◆ **Data block**
++++++
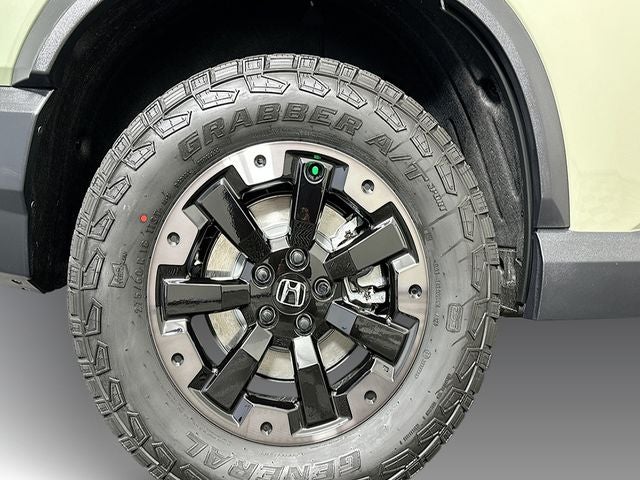 2026 Honda Passport TrailSport Elite AWD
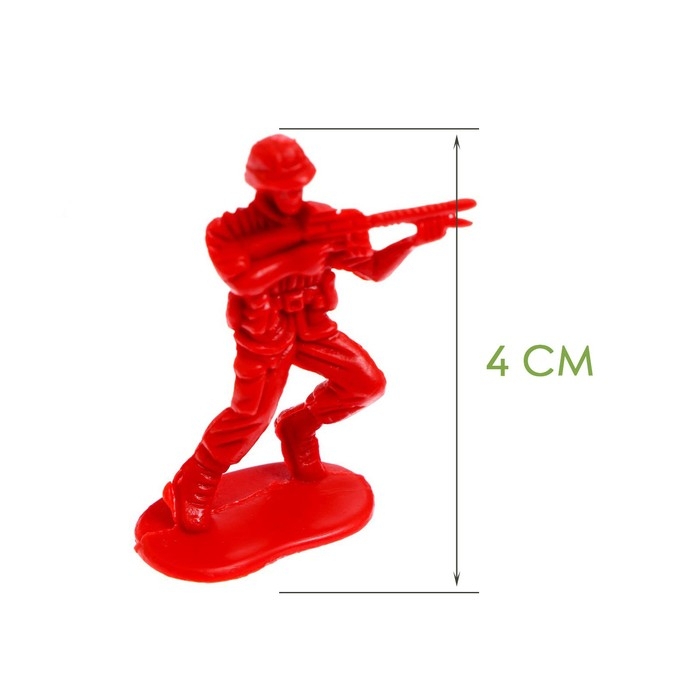 Набор солдатиков «Схватка» Набор солдатиков «Схватка»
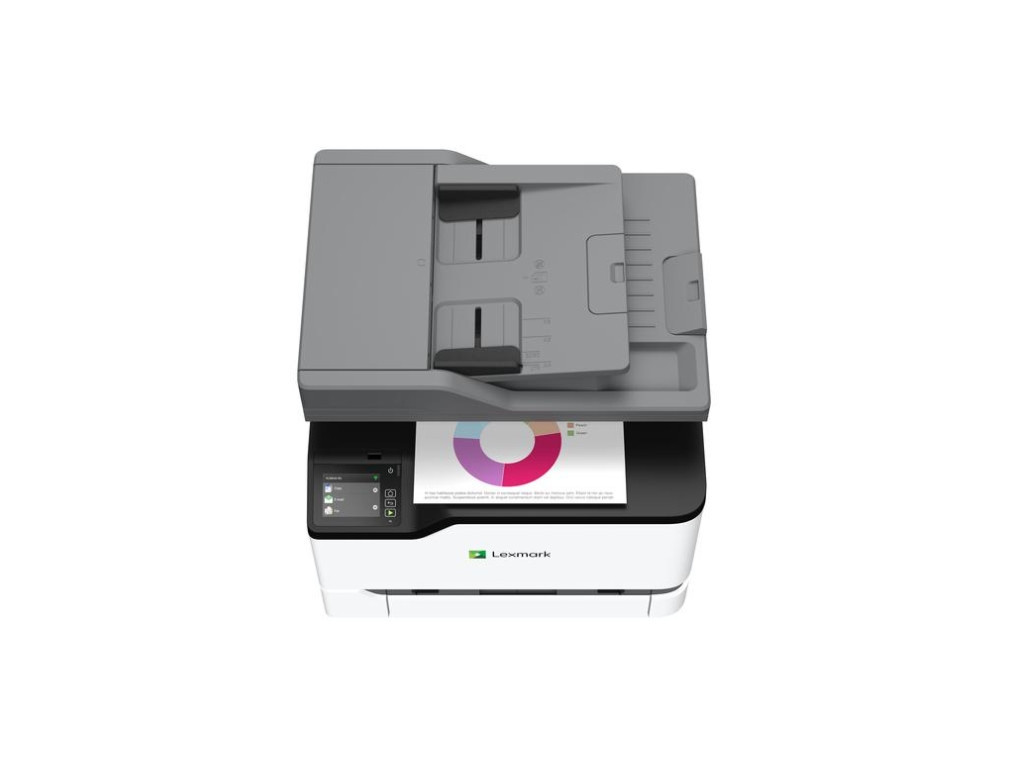 Лазерно многофункционално устройство Lexmark CX331adwe A4 Colour Laser MFP 24084_10.jpg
++++++
◆ **Goal of the exercise**
Write out the whole listing exactly, and drop the pictures.

◆ **Answer to the exercise**
 2026 Honda Passport TrailSport Elite AWD
 Набор солдатиков «Схватка» Набор солдатиков «Схватка»
 Лазерно многофункционално устройство Lexmark CX331adwe A4 Colour Laser MFP 24084_10.jpg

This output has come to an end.